* **Given exercise**
Repeat each entry in full, exactly.

Records:
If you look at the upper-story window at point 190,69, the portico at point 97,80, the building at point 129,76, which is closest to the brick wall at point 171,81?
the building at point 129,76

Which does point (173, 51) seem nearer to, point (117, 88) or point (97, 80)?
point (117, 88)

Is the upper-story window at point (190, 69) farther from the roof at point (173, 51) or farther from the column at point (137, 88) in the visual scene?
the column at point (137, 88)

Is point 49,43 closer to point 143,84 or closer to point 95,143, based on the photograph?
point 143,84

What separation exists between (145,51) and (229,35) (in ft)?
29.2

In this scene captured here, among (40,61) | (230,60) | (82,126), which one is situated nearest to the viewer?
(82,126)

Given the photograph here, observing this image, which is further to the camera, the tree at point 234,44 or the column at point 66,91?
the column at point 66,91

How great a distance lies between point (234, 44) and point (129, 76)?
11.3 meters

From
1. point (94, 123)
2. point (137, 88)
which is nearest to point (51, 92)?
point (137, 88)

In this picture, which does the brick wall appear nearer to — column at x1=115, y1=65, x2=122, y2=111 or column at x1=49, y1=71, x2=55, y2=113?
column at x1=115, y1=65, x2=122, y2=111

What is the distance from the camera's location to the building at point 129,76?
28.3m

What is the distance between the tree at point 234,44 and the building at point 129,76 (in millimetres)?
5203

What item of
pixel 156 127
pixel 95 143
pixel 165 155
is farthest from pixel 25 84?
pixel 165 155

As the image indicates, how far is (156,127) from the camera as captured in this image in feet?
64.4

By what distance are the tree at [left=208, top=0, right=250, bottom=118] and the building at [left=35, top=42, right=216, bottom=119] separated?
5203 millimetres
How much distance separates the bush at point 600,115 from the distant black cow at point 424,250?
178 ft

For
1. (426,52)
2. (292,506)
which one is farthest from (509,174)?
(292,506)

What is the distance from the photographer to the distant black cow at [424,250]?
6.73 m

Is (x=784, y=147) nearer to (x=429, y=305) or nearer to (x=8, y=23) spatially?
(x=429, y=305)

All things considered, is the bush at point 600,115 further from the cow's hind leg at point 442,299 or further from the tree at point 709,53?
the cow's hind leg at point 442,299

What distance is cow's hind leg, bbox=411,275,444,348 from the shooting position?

* **Task result**
If you look at the upper-story window at point 190,69, the portico at point 97,80, the building at point 129,76, which is closest to the brick wall at point 171,81?
the building at point 129,76

Which does point (173, 51) seem nearer to, point (117, 88) or point (97, 80)?
point (117, 88)

Is the upper-story window at point (190, 69) farther from the roof at point (173, 51) or farther from the column at point (137, 88) in the visual scene?
the column at point (137, 88)

Is point 49,43 closer to point 143,84 or closer to point 95,143, based on the photograph?
point 143,84

What separation exists between (145,51) and (229,35) (in ft)?
29.2

In this scene captured here, among (40,61) | (230,60) | (82,126), which one is situated nearest to the viewer?
(82,126)

Given the photograph here, observing this image, which is further to the camera, the tree at point 234,44 or the column at point 66,91?
the column at point 66,91

How great a distance lies between point (234, 44) and point (129, 76)?
11.3 meters

From
1. point (94, 123)
2. point (137, 88)
which is nearest to point (51, 92)?
point (137, 88)

In this picture, which does the brick wall appear nearer to — column at x1=115, y1=65, x2=122, y2=111 or column at x1=49, y1=71, x2=55, y2=113?
column at x1=115, y1=65, x2=122, y2=111

What is the distance from the camera's location to the building at point 129,76?
28.3m

What is the distance between the tree at point 234,44 and the building at point 129,76 (in millimetres)?
5203

What item of
pixel 156 127
pixel 95 143
pixel 165 155
is farthest from pixel 25 84?
pixel 165 155

As the image indicates, how far is (156,127) from the camera as captured in this image in feet?
64.4

By what distance are the tree at [left=208, top=0, right=250, bottom=118] and the building at [left=35, top=42, right=216, bottom=119] separated?
5203 millimetres
How much distance separates the bush at point 600,115 from the distant black cow at point 424,250?
178 ft

For
1. (426,52)
2. (292,506)
which one is farthest from (509,174)?
(292,506)

What is the distance from the photographer to the distant black cow at [424,250]?
6.73 m

Is (x=784, y=147) nearer to (x=429, y=305) or nearer to (x=8, y=23) spatially?
(x=429, y=305)

All things considered, is the bush at point 600,115 further from the cow's hind leg at point 442,299 or further from the tree at point 709,53?
the cow's hind leg at point 442,299

What distance is cow's hind leg, bbox=411,275,444,348 from the shooting position?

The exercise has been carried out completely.